- United States Library of Congress Police patch
- Common name: LC Police

Agency overview
- Formed: 1950
- Dissolved: September 30, 2009
- Superseding agency: United States Capitol Police

Jurisdictional structure
- Federal agency (Operations jurisdiction): United States
- Operations jurisdiction: United States
- Legal jurisdiction: Library of Congress
- General nature: Federal law enforcement; Civilian police;
- Specialist jurisdiction: Buildings and lands occupied or explicitly controlled by the institution and the institution's personnel, and public entering the buildings and precincts of the institution.;

= Library of Congress Police =

Library of Congress Police was a federal law enforcement agency of the Library of Congress in Washington, D.C., headed by the Office of the Librarian. The agency was formed in 1950. In 2004 the Police employed 116 officers.
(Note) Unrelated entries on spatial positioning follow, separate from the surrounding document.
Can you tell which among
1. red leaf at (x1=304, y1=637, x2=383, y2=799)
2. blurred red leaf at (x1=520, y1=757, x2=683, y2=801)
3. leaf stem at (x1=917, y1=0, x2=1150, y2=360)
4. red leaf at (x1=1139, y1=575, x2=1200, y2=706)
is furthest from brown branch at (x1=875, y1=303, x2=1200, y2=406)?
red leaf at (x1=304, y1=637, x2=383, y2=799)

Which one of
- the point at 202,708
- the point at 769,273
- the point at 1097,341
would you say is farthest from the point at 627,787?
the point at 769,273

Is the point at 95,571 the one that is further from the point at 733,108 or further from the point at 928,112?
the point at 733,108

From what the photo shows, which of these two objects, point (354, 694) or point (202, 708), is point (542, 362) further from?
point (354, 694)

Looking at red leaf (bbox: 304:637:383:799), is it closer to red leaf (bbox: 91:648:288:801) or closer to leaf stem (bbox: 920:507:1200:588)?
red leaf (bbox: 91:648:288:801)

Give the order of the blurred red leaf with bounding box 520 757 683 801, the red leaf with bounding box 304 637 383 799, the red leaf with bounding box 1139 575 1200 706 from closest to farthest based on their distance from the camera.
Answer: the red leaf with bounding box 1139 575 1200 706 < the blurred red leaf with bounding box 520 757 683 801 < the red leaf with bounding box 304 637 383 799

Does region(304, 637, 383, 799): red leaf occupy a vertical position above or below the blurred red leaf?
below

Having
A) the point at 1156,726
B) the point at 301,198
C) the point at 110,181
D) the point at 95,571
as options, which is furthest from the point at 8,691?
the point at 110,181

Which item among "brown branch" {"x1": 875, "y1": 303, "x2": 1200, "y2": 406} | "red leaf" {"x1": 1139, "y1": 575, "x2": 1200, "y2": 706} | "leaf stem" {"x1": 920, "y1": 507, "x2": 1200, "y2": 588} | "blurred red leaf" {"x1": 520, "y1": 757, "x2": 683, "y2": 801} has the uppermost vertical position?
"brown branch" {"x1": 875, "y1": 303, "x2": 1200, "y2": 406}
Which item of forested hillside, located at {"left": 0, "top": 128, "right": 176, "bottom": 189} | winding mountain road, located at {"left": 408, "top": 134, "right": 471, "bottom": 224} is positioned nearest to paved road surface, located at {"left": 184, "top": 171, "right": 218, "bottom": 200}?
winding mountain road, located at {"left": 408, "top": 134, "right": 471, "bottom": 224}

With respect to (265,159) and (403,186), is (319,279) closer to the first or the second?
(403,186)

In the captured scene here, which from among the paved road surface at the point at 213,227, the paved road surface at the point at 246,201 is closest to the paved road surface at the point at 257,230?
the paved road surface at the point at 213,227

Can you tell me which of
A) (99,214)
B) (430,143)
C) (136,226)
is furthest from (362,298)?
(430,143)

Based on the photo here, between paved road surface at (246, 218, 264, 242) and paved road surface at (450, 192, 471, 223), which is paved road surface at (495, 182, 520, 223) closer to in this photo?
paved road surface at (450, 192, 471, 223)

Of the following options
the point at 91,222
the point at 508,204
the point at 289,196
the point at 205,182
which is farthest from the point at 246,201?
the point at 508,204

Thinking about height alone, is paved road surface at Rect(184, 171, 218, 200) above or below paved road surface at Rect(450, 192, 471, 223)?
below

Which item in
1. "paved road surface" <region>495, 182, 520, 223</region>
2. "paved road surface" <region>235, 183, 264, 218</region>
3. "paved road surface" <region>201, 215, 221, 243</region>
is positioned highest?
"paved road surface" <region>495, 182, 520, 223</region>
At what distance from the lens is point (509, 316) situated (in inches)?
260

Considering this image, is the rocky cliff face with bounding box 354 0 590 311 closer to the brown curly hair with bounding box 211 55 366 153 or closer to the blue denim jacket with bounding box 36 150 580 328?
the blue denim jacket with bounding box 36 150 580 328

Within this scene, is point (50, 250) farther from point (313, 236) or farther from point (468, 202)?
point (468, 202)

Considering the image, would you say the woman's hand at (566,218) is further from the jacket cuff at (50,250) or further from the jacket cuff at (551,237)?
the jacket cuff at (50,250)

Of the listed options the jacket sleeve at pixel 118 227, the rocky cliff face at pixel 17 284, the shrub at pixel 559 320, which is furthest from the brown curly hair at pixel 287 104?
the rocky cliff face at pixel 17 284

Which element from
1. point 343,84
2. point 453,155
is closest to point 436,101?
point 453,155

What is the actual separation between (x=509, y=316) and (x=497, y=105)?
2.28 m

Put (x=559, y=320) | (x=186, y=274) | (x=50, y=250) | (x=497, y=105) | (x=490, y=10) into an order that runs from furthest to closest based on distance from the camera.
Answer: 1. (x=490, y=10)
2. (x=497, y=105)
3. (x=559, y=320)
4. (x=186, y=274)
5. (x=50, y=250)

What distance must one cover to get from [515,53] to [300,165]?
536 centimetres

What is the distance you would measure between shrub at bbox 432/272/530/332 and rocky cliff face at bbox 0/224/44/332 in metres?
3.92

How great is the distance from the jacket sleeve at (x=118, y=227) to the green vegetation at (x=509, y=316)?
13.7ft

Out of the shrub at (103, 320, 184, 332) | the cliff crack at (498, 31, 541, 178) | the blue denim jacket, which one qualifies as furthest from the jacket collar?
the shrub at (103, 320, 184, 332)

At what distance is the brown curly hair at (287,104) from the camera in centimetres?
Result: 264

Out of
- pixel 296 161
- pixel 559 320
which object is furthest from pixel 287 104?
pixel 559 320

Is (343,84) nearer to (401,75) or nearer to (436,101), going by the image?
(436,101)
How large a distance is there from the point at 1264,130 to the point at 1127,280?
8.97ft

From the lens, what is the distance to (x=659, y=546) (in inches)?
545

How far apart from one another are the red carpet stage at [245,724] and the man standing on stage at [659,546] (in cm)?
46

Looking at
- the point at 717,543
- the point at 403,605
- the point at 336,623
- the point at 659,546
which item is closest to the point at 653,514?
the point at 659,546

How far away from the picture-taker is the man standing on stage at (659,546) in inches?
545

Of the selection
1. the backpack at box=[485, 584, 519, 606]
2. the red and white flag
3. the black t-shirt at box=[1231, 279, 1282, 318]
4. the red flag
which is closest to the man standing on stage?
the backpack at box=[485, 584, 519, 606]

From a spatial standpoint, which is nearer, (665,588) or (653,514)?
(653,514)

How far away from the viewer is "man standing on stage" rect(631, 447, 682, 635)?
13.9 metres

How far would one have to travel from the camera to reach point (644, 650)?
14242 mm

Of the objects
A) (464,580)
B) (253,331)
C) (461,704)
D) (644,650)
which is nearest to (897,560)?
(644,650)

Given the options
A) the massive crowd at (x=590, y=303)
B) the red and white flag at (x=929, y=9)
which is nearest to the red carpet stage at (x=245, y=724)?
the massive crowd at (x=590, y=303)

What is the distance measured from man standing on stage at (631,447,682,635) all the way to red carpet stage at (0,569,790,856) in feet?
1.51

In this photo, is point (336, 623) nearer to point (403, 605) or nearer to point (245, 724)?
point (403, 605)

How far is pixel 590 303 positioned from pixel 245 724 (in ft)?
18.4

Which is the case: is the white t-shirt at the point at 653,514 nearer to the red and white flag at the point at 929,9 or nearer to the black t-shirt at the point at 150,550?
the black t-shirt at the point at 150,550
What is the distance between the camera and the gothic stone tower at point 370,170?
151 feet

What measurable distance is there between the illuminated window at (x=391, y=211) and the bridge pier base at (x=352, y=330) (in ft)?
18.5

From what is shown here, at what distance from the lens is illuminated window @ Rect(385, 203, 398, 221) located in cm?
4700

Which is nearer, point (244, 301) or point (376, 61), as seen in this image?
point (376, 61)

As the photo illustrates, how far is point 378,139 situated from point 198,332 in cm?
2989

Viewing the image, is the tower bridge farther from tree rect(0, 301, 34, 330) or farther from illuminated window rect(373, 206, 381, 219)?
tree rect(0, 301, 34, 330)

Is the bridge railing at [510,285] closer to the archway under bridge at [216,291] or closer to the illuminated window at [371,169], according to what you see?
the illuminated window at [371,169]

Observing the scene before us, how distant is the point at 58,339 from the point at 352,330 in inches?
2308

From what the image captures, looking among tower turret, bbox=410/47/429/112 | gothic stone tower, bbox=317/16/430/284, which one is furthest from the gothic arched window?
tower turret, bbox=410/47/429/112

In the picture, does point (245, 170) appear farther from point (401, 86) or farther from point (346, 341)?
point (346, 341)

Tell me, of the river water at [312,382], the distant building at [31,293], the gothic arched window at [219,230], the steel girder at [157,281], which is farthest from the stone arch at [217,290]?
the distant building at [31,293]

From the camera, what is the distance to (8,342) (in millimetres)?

Library of Congress Police officers provided facility security through uniformed patrols and video surveillance as well as law enforcement services through arrest authority granted by the United States Congress.

In 2009, the Library Of Congress police were merged into the United States Capitol Police. The U.S. Capitol Police now protects Library of Congress buildings.

==Merger==
In 2003, Congress decided to begin to abolish the LOC Police force, transferring the officers and the agency's duties, responsibilities and functions into the United States Capitol Police. Pursuant to Public Law 108-7 Sec. 1015 (117 Stat. 363) put into effect by the U.S. Congress on February 20, 2003, the Library of Congress Police was transferred to the authority of the U.S. Capitol Police, and all sections under Title 2 (§ 167 and § 167h) of the U.S. Code that pertains to the Library of Congress Police was transferred to the U.S. Capitol Police. On September 30, 2009, the merger was completed, and the Library of Congress Police have been merged into the U.S. Capitol Police to create one police force. On September 30th, 2009, the Library of Congress police ceased operations. The duties previously performed by them were assumed by the U.S. Capitol Police.